Interest rates and inflation remain key considerations. Despite headline inflation being within target, services inflation, which constitutes 80% of the British economy, remains high. A Labour government is unlikely to make significant changes to interest rate policies, although pro-growth initiatives could make inflation more persistent, prompting the BoE to be cautious about rate cuts.

The FTSE 100 may see a slight boost from the election, but the UK's leading share index is more likely to benefit from an improving economic outlook. Inflation has eased back to the Bank of England's 2% target, down from a peak of 11.1% in October 2022. Meanwhile, the UK economy grew by 0.7% in Q1 as the country emerged from a shallow recession.

These factors, along with investor bets on an interest rate cut later this year, have supported the FTSE 100's strong performance in 2024. The index has gained more than 5% so far this year and has broken above the psychologically important 8,000-point mark. The prospect of a period of political stability could facilitate a further rise to the 10,000-point range over the medium to long term. So the election’s impact on currency markets is likely to be muted.
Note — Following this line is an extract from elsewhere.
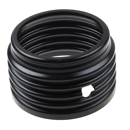 Schutzmanschette 2190S0208R Bondioli & Pavesi Original 116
Historical perspective and market trends

Following elections, GBP/USD has historically appreciated by an average of 3.5% within the first 100 days, regardless of the winning party. While markets tend to perceive Conservative victories as more favorable for the economy, Labour Prime Minister Tony Blair's landslide victory in 1997 saw a 4% rally in GBP/USD, demonstrating that a Labour government does not necessarily weaken the pound.

This snap election carries significant implications for the UK and GBP's trajectory in both the short and long term.